On Saturday, the Red Sox defeated the Tigers to win the American League pennant.
The Red Sox won 97 games and the American League East in 2013 after losing 93 games and finishing in last place in 2012.
After Boston won the pennant, Mets fan Michael Torres on Twitter asked if it was possible the Mets could make similar acquisitions that Boston made last winter, suggesting the Mets could enjoy a similar level of success next season.
The Red Sox acquired a lot of mid-level free agents on shorter-term deals, such as Mike Napoli, Shane Victorino, Stephen Drew, among others, all of whom came with risk. These are the kinds of deals Sandy Alderson has envisioned signing since the day he arrived here, as they promote both roster and payroll flexibility with the ability to augment the roster as needed. This strategy can be successful regardless of payroll size. And, GM's around the game are clearly trying to avoid signing as many long-term contracts as possible.
However, this model isn't so cut and dry...
First off, the Red Sox changed the culture by firing Bobby Valentine and hiring John Farrell last winter. They also depended on a ton of luck when they acquired their new crop players. For instance, it wasn't clear Napoli would stay healthy, let alone succeed as much as he did defensively this season. It also wasn't clear Victorino would bounce back the way he did, and so on...

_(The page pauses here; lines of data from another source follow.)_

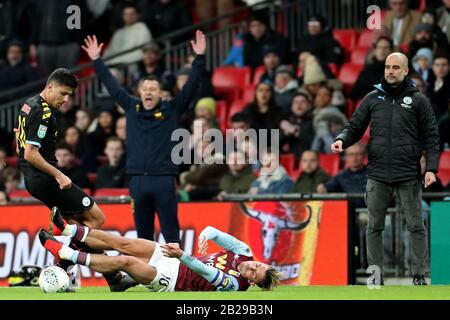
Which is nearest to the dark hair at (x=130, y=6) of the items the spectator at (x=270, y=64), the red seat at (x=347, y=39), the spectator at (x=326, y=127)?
the spectator at (x=270, y=64)

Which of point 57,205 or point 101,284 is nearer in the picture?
point 57,205

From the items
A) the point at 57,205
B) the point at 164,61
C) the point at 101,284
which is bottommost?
the point at 101,284

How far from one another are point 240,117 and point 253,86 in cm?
215

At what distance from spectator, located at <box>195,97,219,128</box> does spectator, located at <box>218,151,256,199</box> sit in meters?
1.46

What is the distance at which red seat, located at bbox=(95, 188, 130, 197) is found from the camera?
19.4 metres

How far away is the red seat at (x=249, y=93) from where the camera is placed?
21844 millimetres

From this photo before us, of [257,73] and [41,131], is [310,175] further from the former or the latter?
[41,131]

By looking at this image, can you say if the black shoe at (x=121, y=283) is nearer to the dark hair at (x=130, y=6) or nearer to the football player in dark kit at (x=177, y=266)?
the football player in dark kit at (x=177, y=266)

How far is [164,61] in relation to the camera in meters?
23.5

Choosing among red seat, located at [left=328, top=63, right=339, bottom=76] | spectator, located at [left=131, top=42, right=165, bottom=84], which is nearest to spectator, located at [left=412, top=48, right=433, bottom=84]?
red seat, located at [left=328, top=63, right=339, bottom=76]

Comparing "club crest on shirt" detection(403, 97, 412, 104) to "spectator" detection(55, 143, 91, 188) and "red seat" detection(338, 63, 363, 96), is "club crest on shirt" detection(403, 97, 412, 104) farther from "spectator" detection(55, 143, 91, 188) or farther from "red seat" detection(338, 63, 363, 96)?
"spectator" detection(55, 143, 91, 188)

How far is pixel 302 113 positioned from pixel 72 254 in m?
7.89

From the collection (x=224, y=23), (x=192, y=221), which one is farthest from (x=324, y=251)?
(x=224, y=23)
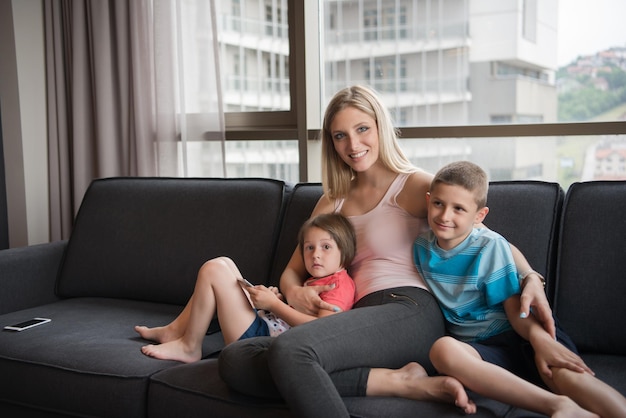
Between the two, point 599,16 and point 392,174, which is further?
point 599,16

Boston also already had Jon Lester, Dustin Pedroia, David Ortiz, Clay Buchholz and Jacoby Ellsbury, all of whom have track records of success. They didn't commit to a complete rebuild - they mostly retooled their roster with shorter-term investments.

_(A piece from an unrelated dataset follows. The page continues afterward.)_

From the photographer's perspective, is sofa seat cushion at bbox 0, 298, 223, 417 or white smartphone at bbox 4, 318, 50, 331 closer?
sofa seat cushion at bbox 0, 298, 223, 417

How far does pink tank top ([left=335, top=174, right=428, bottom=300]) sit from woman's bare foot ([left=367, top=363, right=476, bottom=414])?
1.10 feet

The Mets, on the other hand, have committed to rebuilding, regardless of what anyone says. They stripped their roster of their contractual albatrosses - both through trade and patience over the last three years. What's left is David Wright, a lot of promising young pitchers both on the roster and in the pipeline, and many position players who may or may not be able to start on any other team. That's basically it, and that's a huge difference between the two clubs.
That's not to say the Mets can't improve through similar-type deals this winter. With the setbacks and regressions on the big league roster in 2013 - which Sandy Alderson has publicly acknowledged exists - it would be naive of anyone to think the Mets front office doesn't still have a lot of work to do to get to the stage the Red Sox have reached.